For manufacturers evaluating AI deployment, the implication is that investment in network reliability and cybersecurity must precede or accompany AI rollout – not follow it. The report positions Cisco's own networking and security products as the prerequisite infrastructure layer, but the finding is consistent with broader industry evidence. Factories that move AI workloads on-prem – behind their own firewalls – face a compound challenge: they must secure both the AI models and the operational technology networks those models interact with.
Insurance
Insurance produced the week's clearest quantitative evidence that AI adoption is accelerating – and that the resulting competitive reordering is now being priced by equity analysts, not just discussed in conference presentations.
Generative and agentic AI account for 68% of insurance deployments: According to research firm Evident, generative and agentic AI together accounted for 68% of all AI deployments in the insurance industry during Q4 2025. The figure represents a sharp increase from prior quarters and signals that insurers have moved past pilot-stage experimentation into production deployment at scale.
The composition of the 68% matters. Agentic AI – systems that take actions autonomously rather than merely generating text – is now a meaningful share of deployments. Carriers using agentic AI for underwriting triage, claims routing and policy servicing are building operational data that feeds back into model improvement. Those still evaluating pilot programmes face a compounding disadvantage: every quarter of delayed deployment is a quarter of operational data their competitors have and they do not.
Bank of America estimates $15bn in insurance commissions at risk from AI: Bank of America Global Research published a report estimating that more than $15bn in insurance industry commissions are at risk from AI-driven disintermediation. The analysis targets brokers and intermediaries – the distribution layer that sits between carriers and policyholders – arguing that AI agents capable of quoting, comparing and binding policies reduce the economic rationale for human intermediation in personal lines and small commercial.

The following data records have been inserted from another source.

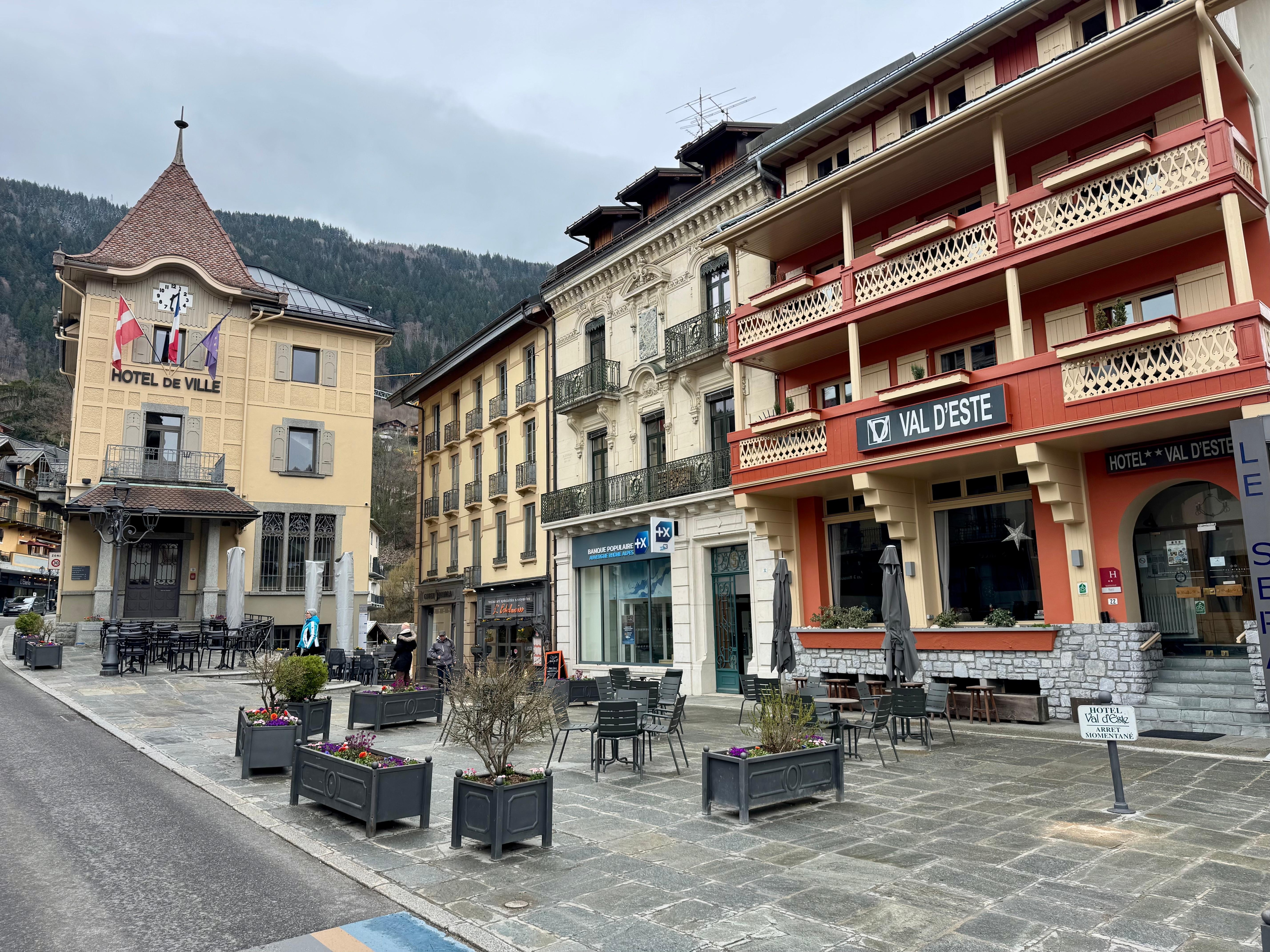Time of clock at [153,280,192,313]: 1:31
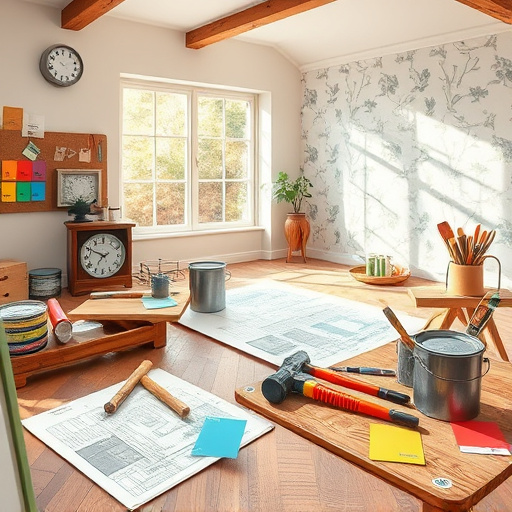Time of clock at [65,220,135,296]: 6:49
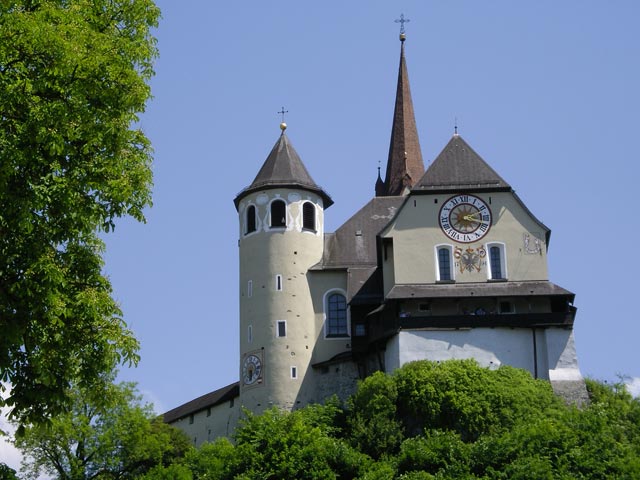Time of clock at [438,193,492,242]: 2:18
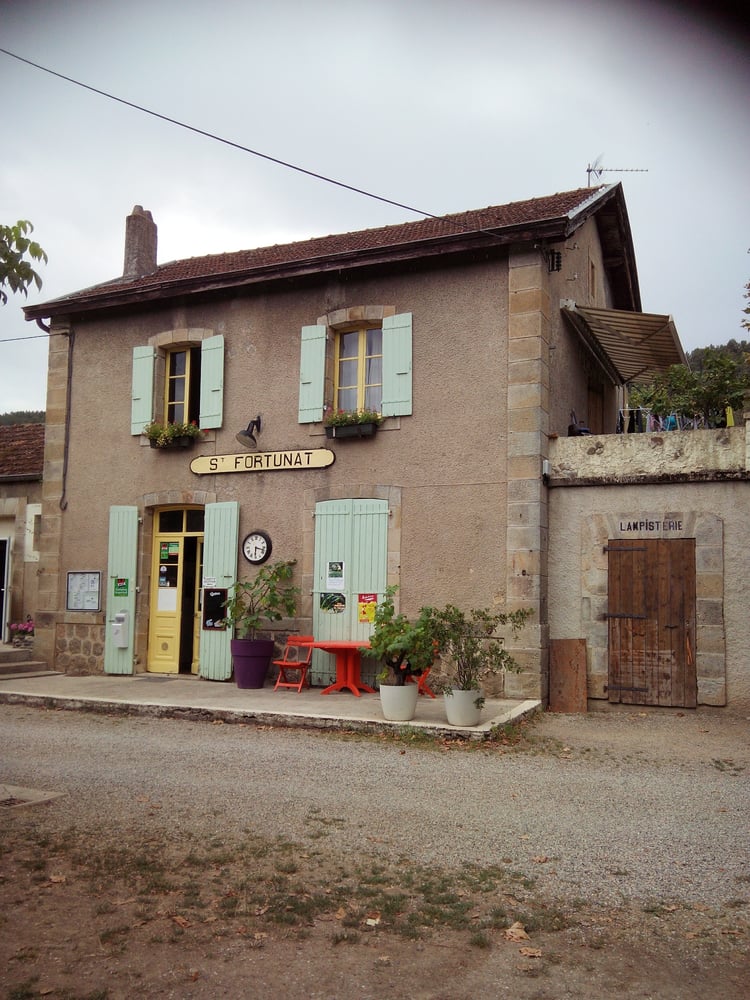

The report landed weeks after broker stocks suffered their worst single-day decline since 2008 following Insurify's ChatGPT-powered insurance shopping tool. The $15bn figure gives institutional investors a specific number to model against broker revenue – and names the major listed brokers - AJG, AON, Marsh McLennan, WTW - as companies whose commission streams face structural pressure. The counter-argument, articulated last week by Clear Group CEO Mike Edgeley, is that complex commercial lines require relationship-driven advisory that AI cannot replicate. The question is where the boundary between automatable and non-automatable intermediation actually falls – and BofA's estimate suggests it falls further into broker territory than the industry has assumed.
Hong Kong regulators launch GenAI Sandbox++ across financial services: The island's four principal financial regulators launched a supervised environment for financial institutions, including insurers, to test generative AI applications under regulatory observation before full production deployment.
The joint launch across all four is unusual. Most regulatory sandboxes operate within a single agency's remit. The cross-regulator design reflects an understanding that generative AI applications in financial services – particularly those handling underwriting, claims and customer interaction – span regulatory boundaries. For international insurers operating in Hong Kong, the sandbox provides a structured path to deploy AI workloads locally, behind a regulatory firewall, with supervisory clarity that reduces compliance risk. The initiative positions Hong Kong as a testing ground for AI governance frameworks that other Asian financial centres may follow.